Hangama Amiri: Threshold - Installation at Sharjah Biennial

INSPIRE artist Hangama Amiri recently participated with an installation titled Threshold at the 2023 Sharjah Biennial through which she aimed to highlight the historical educational inequality Afghan women have faced and continue to face today under Taliban control.

Threshold, Hangama Amiri, Sharjah Biennial 15th
Threshold, Hangama Amiri, Sharjah Biennial 15th

She writes:

"When the Taliban seized power in Afghanistan in 1996, I was six years old. I remember vividly the drastic changes in life when the Taliban announced the educational ban for girls and barred women from being in the public without a male guardian. My family sought refuge in Pakistan and Tajikistan soon after. As a result, my early years were spent between schools in different countries, many of them were Islamic gender-segregated schools.
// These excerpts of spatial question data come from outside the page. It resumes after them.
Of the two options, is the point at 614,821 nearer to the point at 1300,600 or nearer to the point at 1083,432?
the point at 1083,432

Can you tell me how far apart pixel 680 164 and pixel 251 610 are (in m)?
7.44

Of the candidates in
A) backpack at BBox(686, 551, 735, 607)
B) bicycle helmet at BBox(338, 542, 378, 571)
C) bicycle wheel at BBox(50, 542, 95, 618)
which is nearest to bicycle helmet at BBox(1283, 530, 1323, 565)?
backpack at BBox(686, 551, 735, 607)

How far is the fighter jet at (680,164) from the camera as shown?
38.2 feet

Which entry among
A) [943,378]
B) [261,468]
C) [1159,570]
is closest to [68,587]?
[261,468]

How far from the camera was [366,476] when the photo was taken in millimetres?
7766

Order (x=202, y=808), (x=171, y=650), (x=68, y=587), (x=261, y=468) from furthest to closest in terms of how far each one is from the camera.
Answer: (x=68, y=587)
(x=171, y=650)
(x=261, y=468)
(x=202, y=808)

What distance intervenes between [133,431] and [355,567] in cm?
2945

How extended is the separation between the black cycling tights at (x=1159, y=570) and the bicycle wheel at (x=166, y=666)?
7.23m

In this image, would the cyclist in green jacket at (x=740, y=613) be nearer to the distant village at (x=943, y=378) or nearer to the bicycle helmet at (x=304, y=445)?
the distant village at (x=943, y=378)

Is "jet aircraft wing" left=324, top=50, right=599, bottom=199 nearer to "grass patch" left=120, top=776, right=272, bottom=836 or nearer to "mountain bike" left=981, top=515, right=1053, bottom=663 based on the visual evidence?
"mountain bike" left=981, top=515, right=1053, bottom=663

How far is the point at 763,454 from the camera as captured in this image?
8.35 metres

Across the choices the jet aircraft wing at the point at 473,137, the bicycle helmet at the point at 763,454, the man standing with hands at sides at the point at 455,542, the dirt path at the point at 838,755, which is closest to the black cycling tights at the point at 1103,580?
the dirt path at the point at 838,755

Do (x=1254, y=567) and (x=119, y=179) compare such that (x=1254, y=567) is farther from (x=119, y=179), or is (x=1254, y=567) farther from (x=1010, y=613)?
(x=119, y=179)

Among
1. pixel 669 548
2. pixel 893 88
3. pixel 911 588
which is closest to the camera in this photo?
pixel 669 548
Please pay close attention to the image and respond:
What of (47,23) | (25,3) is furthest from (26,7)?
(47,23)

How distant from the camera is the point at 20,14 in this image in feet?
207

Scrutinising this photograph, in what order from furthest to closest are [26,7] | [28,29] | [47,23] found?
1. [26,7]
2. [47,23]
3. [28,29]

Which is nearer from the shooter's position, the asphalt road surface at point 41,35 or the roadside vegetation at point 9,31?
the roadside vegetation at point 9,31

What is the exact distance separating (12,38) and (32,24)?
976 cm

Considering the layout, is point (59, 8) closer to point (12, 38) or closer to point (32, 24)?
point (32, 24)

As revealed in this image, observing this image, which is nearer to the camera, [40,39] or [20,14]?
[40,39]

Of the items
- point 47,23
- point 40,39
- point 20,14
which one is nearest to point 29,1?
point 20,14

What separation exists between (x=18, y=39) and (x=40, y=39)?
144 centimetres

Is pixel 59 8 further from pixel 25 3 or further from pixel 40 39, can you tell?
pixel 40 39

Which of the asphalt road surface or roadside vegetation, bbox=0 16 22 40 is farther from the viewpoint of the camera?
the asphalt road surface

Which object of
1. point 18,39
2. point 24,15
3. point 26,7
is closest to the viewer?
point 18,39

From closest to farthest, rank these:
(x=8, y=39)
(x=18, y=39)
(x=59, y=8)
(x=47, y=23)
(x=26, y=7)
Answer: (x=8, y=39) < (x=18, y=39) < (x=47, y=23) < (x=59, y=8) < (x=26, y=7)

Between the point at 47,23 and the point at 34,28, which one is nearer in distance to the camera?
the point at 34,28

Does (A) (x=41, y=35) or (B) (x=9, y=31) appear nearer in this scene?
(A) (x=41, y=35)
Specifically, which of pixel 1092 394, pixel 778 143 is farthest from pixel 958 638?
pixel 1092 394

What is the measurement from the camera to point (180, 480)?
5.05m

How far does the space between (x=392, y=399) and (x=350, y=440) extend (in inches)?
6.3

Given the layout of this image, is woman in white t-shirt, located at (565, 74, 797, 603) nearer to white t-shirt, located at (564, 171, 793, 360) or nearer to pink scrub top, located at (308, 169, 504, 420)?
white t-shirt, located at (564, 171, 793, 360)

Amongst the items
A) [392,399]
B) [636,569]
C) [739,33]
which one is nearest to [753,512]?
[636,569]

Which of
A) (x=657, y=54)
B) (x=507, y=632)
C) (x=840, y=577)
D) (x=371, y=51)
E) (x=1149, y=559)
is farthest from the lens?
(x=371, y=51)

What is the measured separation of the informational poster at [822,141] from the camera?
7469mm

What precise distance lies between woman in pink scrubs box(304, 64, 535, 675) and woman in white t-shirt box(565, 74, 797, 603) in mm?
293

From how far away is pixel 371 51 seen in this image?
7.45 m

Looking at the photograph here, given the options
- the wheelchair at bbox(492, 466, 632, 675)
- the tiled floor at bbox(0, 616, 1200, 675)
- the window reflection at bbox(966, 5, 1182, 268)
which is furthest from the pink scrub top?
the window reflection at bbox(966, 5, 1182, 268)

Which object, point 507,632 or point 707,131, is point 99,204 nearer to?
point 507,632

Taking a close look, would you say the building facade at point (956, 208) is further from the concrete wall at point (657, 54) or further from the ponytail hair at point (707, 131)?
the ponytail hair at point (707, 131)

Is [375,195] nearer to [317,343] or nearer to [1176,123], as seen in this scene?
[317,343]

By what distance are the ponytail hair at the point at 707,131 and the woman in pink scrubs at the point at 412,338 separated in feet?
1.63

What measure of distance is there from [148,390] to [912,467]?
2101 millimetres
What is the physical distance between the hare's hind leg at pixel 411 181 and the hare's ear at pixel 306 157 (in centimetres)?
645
As the Taliban returned to Afghanistan in 2021, girls from grades 6-12 were again deprived of education. Female educators were removed from their positions. Moreover, "The Women's Affairs Ministry" replaced "Ministry for Preaching and Guidance and the Propagation of Virtue and the Prevention of Vice." The exclusion of women's participation in society under the Taliban's rule strikes as an urgent threat to women's rights in Afghanistan nowadays and furthermore portrays a disconcerting future for young Afghan girls.

For the 2023 Sharjah Biennial, I have hoped to bring light to the inequality women face in the education system in Afghanistan. I have weaved together my personal memory from elementary schools with my studies on the material specificity in Afghan classroom settings. The large-scale textile installation titled Threshold consists of a mural-sized textile piece and 18 sets of school tables with benches that are often seen in the schools of Afghanistan."

Threshold, Hanagama Amiri, Installation, Sharjah Biennial 15th
Threshold, Hanagama Amiri, Installation, Sharjah Biennial 15th

"While thinking historically into the present, I am interested in changing the narrative around girls’ education in Afghanistan. The installation creates a reorientation of the classroom through the arrangement of space. The school table and benches face the textile piece while the mural- sized textile hangs between the classrooms. Through heterotopic, interactive immersive experiences my installation, Threshold creates a space that is dedicated as a testimony to invisible women’s labor and education while exploring women’s experiences in gender culture in post-Talibanized society."